Nearly fifty years later, mod English model Veronica Weber has her own chance to make her career—and with it, earn the money she needs to support her family back home—within the walls of the former Frick residence, now converted into one of New York City's most impressive museums. But when she—along with a charming intern/budding art curator named Joshua—is dismissed from the Vogue shoot taking place at the Frick Collection, she chances upon a series of hidden messages in the museum: messages that will lead her and Joshua on a hunt that could not only solve Veronica's financial woes, but could finally reveal the truth behind a decades-old murder in the infamous Frick family.

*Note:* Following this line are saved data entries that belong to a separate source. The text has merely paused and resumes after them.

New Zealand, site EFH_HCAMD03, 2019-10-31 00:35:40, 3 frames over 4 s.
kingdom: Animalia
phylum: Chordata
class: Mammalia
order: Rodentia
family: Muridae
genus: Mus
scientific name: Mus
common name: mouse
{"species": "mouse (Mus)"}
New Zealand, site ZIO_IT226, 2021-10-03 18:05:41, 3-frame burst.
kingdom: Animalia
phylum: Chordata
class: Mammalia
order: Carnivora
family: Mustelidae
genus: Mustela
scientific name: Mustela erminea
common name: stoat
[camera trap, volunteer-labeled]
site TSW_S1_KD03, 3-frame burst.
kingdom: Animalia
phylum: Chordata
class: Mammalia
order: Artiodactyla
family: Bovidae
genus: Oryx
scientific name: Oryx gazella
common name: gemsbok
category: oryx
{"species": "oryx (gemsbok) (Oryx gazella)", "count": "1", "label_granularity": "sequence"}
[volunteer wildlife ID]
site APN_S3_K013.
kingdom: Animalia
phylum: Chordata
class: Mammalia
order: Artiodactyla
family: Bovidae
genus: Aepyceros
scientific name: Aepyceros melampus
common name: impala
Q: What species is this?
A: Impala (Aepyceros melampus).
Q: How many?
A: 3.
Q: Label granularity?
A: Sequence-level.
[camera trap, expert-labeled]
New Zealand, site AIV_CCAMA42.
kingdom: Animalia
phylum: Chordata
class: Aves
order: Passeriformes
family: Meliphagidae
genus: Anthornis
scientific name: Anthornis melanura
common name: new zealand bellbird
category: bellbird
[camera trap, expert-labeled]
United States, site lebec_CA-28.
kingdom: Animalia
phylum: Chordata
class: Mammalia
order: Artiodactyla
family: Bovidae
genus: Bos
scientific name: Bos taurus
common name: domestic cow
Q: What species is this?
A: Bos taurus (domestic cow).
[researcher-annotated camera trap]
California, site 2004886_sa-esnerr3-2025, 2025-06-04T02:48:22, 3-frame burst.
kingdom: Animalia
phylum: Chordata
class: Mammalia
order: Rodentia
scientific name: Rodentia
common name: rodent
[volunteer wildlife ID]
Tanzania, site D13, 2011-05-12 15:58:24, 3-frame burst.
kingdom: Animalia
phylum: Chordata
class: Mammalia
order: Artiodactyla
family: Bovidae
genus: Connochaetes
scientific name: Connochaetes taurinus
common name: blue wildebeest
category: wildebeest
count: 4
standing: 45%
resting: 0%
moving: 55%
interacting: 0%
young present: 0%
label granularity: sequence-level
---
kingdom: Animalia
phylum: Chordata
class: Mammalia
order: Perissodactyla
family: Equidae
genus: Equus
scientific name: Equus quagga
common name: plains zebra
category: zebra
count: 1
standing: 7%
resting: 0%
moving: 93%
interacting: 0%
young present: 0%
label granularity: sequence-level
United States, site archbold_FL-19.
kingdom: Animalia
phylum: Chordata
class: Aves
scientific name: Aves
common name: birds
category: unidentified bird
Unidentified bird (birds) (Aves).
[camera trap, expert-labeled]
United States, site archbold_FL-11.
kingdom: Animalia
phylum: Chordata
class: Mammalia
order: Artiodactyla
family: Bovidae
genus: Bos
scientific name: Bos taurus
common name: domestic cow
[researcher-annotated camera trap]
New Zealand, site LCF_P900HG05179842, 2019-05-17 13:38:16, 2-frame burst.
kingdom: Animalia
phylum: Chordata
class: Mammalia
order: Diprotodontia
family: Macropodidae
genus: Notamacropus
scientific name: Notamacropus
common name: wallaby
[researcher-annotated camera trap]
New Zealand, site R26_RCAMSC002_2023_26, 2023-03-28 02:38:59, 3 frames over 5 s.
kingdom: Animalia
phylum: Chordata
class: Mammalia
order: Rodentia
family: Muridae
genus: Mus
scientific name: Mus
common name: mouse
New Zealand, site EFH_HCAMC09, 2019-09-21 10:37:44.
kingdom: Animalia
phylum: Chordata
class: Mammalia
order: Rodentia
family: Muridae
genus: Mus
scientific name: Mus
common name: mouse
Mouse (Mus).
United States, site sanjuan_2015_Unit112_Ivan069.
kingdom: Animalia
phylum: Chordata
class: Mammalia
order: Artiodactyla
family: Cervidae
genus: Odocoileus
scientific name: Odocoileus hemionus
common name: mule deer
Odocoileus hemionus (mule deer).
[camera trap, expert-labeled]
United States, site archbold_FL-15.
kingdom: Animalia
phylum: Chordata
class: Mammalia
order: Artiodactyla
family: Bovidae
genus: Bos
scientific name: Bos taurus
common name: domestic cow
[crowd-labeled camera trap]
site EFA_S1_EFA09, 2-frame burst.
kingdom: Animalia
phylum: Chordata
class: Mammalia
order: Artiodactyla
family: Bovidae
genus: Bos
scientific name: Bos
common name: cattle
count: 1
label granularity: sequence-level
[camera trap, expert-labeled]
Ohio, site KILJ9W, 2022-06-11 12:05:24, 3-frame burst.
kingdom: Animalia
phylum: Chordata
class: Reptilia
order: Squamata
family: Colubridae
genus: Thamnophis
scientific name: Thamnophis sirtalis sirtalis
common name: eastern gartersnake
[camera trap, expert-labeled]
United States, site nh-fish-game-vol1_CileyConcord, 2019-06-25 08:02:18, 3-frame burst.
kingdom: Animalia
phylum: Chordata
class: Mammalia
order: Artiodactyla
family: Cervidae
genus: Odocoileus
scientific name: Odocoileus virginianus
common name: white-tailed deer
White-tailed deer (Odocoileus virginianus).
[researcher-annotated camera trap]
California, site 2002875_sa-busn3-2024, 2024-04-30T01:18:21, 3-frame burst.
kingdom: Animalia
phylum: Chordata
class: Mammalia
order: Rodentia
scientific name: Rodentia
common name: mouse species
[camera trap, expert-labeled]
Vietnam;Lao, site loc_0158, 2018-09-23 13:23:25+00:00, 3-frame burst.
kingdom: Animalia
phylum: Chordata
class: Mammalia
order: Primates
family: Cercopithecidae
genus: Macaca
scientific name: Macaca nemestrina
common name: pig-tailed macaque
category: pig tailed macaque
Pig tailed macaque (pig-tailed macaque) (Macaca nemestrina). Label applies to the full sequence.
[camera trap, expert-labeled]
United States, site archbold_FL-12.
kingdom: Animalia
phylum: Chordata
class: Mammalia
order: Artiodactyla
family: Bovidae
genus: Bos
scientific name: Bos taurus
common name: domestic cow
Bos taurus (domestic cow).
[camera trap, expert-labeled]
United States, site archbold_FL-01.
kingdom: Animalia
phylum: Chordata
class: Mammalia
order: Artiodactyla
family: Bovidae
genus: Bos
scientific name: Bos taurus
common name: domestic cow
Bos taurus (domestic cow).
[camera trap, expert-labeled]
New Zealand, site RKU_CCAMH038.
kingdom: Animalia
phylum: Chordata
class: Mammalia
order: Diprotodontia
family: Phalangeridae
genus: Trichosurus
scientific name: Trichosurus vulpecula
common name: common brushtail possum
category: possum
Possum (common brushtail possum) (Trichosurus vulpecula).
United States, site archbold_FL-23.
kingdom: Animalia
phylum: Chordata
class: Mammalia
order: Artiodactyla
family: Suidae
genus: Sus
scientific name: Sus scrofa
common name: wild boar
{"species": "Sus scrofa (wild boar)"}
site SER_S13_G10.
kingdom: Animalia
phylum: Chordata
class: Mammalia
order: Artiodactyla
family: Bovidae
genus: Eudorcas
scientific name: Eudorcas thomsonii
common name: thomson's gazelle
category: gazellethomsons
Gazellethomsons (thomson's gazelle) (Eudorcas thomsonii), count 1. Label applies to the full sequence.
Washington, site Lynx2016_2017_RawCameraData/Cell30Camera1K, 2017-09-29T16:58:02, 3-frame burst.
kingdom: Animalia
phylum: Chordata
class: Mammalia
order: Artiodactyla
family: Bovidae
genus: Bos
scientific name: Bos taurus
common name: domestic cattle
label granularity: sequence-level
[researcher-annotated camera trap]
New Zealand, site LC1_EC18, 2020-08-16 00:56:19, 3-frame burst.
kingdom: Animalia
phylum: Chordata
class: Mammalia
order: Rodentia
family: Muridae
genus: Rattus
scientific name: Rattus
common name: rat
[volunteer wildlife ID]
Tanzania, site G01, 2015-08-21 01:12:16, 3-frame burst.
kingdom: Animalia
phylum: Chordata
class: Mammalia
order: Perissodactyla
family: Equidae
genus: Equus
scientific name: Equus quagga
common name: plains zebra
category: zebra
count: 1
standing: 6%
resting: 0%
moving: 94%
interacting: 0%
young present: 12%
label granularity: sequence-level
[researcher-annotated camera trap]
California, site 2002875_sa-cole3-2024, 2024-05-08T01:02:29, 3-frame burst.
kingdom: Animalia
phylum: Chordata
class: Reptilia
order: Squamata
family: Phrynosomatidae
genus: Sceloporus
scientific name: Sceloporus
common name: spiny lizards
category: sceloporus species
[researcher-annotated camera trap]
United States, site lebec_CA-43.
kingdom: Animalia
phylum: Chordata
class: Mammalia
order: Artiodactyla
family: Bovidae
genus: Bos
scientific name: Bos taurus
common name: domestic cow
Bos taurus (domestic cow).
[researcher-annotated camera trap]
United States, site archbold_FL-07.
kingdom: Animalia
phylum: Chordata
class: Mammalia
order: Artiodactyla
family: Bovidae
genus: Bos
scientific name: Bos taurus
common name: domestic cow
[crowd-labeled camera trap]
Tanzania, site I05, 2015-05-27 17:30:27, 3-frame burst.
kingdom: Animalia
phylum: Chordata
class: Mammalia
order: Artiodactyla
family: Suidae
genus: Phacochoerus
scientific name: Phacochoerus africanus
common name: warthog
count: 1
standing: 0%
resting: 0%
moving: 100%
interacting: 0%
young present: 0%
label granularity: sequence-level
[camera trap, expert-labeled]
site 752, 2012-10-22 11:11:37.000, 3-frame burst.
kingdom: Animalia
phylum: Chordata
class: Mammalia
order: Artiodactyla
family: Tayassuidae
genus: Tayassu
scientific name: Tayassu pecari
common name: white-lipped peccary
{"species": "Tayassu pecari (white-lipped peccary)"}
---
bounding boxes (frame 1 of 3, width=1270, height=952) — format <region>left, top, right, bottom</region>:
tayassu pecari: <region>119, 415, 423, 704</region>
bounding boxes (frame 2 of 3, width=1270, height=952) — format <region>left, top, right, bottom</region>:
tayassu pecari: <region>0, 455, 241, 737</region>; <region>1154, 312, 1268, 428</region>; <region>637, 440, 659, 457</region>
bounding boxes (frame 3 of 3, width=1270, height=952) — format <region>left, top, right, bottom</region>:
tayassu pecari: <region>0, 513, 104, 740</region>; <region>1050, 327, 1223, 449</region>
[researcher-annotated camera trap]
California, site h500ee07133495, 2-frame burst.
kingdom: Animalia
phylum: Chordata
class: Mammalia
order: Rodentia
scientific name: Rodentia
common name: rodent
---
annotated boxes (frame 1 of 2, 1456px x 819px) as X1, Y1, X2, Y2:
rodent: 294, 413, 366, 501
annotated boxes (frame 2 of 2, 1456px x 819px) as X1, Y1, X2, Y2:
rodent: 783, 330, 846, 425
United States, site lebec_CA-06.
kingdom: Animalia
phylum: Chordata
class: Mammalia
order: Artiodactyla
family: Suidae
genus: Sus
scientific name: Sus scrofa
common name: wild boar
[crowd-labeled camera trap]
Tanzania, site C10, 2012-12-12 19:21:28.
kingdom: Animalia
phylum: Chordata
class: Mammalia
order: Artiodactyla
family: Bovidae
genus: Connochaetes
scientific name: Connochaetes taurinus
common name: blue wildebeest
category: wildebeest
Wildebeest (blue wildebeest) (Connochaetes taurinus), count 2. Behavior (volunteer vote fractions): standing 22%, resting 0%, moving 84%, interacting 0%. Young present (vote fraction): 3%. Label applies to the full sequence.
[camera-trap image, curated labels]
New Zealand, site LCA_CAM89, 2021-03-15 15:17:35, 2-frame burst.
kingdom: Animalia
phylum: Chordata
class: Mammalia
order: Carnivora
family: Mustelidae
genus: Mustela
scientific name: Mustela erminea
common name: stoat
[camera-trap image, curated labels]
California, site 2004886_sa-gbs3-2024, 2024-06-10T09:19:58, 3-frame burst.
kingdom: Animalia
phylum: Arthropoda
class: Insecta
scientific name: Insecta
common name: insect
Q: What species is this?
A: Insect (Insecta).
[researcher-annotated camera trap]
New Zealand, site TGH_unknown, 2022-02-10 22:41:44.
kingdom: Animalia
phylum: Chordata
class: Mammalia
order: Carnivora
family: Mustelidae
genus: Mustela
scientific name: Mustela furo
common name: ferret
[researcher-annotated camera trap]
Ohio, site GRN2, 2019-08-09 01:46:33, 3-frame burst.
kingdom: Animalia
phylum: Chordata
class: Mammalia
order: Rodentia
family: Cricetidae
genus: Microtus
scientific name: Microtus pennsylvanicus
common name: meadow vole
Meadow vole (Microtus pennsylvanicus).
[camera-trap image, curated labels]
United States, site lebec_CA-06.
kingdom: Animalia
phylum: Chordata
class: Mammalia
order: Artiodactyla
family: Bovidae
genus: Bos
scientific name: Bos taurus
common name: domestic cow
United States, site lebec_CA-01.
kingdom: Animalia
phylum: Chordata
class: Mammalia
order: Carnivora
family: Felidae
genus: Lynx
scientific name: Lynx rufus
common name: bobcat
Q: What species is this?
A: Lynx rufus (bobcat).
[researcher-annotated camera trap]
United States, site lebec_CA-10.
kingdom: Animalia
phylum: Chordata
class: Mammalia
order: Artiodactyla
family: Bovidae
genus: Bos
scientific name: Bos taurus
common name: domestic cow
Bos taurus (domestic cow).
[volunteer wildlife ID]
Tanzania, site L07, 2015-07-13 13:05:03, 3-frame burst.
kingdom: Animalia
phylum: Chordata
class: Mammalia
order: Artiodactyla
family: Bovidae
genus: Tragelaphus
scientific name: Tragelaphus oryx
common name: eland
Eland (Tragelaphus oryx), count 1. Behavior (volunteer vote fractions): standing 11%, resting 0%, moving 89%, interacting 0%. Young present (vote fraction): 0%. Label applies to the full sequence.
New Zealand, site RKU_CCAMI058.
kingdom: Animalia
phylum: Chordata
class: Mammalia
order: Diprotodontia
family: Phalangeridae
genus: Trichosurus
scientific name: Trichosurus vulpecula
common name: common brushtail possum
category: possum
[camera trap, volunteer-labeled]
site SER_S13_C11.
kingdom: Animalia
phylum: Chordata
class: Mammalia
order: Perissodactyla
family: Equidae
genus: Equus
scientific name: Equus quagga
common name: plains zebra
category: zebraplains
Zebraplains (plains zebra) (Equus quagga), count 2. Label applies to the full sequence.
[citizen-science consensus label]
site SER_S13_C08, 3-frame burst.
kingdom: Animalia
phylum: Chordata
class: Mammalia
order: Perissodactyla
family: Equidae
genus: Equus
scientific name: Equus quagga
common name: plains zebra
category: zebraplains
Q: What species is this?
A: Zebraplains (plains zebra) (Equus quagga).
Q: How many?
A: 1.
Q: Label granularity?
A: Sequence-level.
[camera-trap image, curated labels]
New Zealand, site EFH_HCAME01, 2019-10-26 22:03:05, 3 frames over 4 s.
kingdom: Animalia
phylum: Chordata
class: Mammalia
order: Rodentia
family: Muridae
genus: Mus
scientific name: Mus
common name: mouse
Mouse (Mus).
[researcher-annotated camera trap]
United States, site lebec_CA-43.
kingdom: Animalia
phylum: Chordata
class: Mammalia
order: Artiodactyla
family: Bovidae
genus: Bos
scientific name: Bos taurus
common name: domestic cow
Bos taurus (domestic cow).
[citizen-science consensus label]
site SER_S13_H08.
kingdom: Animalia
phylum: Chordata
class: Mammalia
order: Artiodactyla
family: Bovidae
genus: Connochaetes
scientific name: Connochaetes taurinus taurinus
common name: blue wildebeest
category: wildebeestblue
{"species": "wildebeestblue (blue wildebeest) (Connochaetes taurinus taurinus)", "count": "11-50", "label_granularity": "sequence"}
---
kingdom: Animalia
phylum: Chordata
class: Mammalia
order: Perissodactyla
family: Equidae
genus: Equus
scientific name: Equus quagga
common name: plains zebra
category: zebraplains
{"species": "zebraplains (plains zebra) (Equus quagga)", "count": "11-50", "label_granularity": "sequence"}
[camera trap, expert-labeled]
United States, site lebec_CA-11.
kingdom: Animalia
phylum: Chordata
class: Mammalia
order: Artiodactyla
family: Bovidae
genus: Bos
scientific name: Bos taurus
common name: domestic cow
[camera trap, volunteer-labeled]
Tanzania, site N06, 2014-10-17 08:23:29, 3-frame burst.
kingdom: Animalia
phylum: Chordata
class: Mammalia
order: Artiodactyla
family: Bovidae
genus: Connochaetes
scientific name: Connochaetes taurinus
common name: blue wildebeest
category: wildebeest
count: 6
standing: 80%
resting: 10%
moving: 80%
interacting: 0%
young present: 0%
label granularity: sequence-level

I’ve enjoyed Davis’s books in the past and had to pick up her newest one this week. We get a study of the Frick Mansion in NYC with our two timelines. I’m not a huge fan of dual timelines when one is in the present, but thankfully this one has two historical timelines: one in post WWI and one in the 1960s. Lillian and the cast of characters in 1919 were fascinating. I loved peeking into the Frick family at the height of their wealth and privilege. The storyline set in the 1960s was less exciting, but we get the perfect plot to wrap up the mysteries from the earlier timeline. Overall a good historical fiction centered on a real place, but I imagine that I will forget this in a few months.